Extract section start
The river rises from the glaciers of the Tanglha and Kukushihli ranges in the central part of the Tibetan Highlands. The upper course, called the Ulan Muren, flows in a broad, marshy valley.

As it descends from the Tibetan Highlands and crosses the Sino-Tibetan Mountains, the Yangtze, called Kinsha Kiang (Chinsha Chiang) here, flows through narrow, deep gorges, forming numerous rapids. After emerging from the Sino-Tibetan Mountains, the middle Yangtze flows along the southern edge of the Szechwan Basin, where it has a slow current and reaches a width of 300–500 m. While crossing the basin’s mountainous eastern edge, the river forms three gorges, with a total length of about 100 km, in which it narrows to 120–200 m, with depths sometimes reaching 100 m. This segment of the river is called Sanhsia. The lower course, called Ch’ang Chiang, the most widely used name in China, flows primarily across plains (Chianghan and the southern part of the North China Plain) in a well-worked valley, forming many branches and channels. The main channel is 1–2 km wide, with depths of 20–30 m. The river empties into the East China Sea primarily through two channels, forming a delta with an area of about 80,000 sq km.

There are many lakes in the valley of the Yangtze, and they play a significant part in regulating the flow of the lower course. The largest lakes are Tungt’ing Hu and P’oyang Hu. The principal tributaries, the Yalung, Min, Kialing, and Han (Izuiho), enter the Yangtze from the left.

The river is fed primarily by the summer monsoon rains; the upper course is also fed by melting mountain snows and glaciers. During the summer high stage, the rise in the river’s water level in the Szechwan Basin exceeds 20 m, while in the lower course it is 10–15 m. In the gorges, signs of floods have been observed 40 m above the lowest level, which occurs in the winter. The mean flow rate near the mouth is 34,000 cu m per sec (according to some data, about 22,000), and the annual runoff is estimated at 1,070 cu km, making the Yangtze the world’s fourth largest river. The lower Yangtze is influenced by ocean tides, which penetrate a distance of 750 km upstream, to the city of Chiuchiang. The Yangtze carries 280–300 million tons of sediment a year to its mouth, which contributes to the rapid growth of the delta (an average of 1 km every 35—40 years). Throughout most of its course, the river is brownish yellow, and consequently the name “Blue River,” given by Europeans, is inaccurate. On the plains of the lower Yangtze a significant amount of sediment is deposited in the channel, causing silt to accumulate, as a result of which the channel is higher than the adjacent land. To prevent the flooding of the adjacent plains, a series of dikes, measuring about 2,700 km in length and up to 10–12 m in height, have been built on the banks of the Yangtze and a number of its tributaries. In the lower Yangtze, the dikes and water distribution structures have reduced but not eliminated the threat of flooding; major floods occurred in 1870, 1896, 1931, 1949, and 1954. Most of the Yangtze does not freeze in the winter; ice forms only in the headwaters and in sections where the current is slow.
Extract section end
Source information section start
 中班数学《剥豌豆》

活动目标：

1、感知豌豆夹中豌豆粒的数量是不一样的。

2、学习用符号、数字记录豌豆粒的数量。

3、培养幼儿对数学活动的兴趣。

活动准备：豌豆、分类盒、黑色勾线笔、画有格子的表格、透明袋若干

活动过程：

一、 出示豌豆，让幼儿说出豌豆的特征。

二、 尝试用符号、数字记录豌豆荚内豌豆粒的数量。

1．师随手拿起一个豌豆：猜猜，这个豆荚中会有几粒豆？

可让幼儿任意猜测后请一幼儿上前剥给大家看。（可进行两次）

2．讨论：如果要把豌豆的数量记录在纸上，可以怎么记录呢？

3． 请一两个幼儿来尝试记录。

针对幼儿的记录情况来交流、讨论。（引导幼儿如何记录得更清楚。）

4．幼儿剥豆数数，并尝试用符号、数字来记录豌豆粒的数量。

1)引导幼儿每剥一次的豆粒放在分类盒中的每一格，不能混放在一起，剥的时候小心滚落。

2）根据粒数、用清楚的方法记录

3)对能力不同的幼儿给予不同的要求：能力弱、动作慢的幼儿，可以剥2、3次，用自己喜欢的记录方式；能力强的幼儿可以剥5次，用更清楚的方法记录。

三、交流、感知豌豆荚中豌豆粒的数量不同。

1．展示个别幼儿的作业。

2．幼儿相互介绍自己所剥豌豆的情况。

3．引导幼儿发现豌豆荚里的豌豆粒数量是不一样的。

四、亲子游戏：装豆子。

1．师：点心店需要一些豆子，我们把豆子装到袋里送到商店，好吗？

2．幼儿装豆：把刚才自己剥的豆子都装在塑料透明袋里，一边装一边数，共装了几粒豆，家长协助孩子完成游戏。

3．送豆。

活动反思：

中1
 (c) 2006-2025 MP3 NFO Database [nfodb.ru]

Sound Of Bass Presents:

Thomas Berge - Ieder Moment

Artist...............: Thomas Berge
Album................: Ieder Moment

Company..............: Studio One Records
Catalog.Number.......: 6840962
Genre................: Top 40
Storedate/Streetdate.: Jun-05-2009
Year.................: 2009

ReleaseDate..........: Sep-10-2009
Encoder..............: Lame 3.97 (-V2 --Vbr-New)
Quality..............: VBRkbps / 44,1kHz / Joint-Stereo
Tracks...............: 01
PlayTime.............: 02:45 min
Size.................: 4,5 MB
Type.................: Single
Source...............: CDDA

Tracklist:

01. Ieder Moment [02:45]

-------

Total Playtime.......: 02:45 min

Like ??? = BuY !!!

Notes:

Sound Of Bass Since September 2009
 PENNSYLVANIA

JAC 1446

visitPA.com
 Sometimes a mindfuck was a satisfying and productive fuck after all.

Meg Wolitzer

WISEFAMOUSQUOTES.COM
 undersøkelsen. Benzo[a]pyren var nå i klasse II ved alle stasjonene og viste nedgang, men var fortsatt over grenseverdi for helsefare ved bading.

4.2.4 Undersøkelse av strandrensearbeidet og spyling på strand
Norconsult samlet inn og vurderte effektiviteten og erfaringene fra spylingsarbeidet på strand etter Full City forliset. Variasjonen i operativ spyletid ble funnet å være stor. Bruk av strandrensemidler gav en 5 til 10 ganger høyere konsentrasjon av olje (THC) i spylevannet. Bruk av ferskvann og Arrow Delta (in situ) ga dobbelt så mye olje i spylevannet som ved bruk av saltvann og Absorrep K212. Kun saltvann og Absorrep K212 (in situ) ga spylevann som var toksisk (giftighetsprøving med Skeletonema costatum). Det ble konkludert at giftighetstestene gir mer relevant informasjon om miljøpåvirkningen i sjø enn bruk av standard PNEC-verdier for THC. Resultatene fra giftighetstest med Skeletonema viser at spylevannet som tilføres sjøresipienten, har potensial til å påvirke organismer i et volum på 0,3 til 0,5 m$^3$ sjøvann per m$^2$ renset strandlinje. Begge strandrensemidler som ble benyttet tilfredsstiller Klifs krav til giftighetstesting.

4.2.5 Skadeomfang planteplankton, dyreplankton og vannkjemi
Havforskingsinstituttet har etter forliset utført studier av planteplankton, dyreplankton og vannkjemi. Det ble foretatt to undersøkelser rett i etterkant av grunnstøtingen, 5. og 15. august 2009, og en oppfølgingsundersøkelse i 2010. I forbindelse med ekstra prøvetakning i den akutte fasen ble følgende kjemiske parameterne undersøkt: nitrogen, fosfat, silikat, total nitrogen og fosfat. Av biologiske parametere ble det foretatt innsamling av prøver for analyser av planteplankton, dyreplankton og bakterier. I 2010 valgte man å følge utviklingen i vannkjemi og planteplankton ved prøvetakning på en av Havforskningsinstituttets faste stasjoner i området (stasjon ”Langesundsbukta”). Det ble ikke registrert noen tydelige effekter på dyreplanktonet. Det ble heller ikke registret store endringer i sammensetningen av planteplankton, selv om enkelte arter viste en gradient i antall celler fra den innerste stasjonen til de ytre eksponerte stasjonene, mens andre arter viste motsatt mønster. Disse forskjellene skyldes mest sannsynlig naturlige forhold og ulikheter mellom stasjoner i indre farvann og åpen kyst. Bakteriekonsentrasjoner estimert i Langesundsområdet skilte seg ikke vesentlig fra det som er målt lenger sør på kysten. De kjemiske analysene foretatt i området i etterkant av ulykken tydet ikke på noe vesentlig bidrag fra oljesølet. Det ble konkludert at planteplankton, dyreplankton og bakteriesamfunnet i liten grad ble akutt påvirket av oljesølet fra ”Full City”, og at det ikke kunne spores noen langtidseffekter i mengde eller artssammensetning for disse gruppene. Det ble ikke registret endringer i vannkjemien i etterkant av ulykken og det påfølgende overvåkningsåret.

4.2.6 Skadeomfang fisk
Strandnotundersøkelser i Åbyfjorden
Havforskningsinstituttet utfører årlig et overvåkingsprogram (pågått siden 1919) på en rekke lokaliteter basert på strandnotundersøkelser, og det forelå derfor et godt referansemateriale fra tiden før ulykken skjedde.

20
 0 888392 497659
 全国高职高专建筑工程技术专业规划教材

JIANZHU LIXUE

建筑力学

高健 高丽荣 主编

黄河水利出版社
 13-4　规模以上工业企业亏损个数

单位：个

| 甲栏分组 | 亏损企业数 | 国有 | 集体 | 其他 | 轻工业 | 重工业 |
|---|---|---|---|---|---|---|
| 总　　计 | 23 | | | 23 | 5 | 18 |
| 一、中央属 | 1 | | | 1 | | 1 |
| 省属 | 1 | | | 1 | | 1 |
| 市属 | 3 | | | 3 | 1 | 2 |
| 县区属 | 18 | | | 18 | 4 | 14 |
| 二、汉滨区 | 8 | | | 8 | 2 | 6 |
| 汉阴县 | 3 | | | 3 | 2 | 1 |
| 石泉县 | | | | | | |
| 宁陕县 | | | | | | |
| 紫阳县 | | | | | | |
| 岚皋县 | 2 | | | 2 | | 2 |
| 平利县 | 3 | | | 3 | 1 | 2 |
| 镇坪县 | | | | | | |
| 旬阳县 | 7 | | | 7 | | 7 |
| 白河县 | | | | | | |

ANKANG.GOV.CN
Source information section end
**Activity:**
Please output the stretch of the Yangtze text from "The river rises" through "broad, marshy valley.", word for word. The records can be set aside; nothing here depends on them.

**Exercise response:**
The river rises from the glaciers of the Tanglha and Kukushihli ranges in the central part of the Tibetan Highlands. The upper course, called the Ulan Muren, flows in a broad, marshy valley.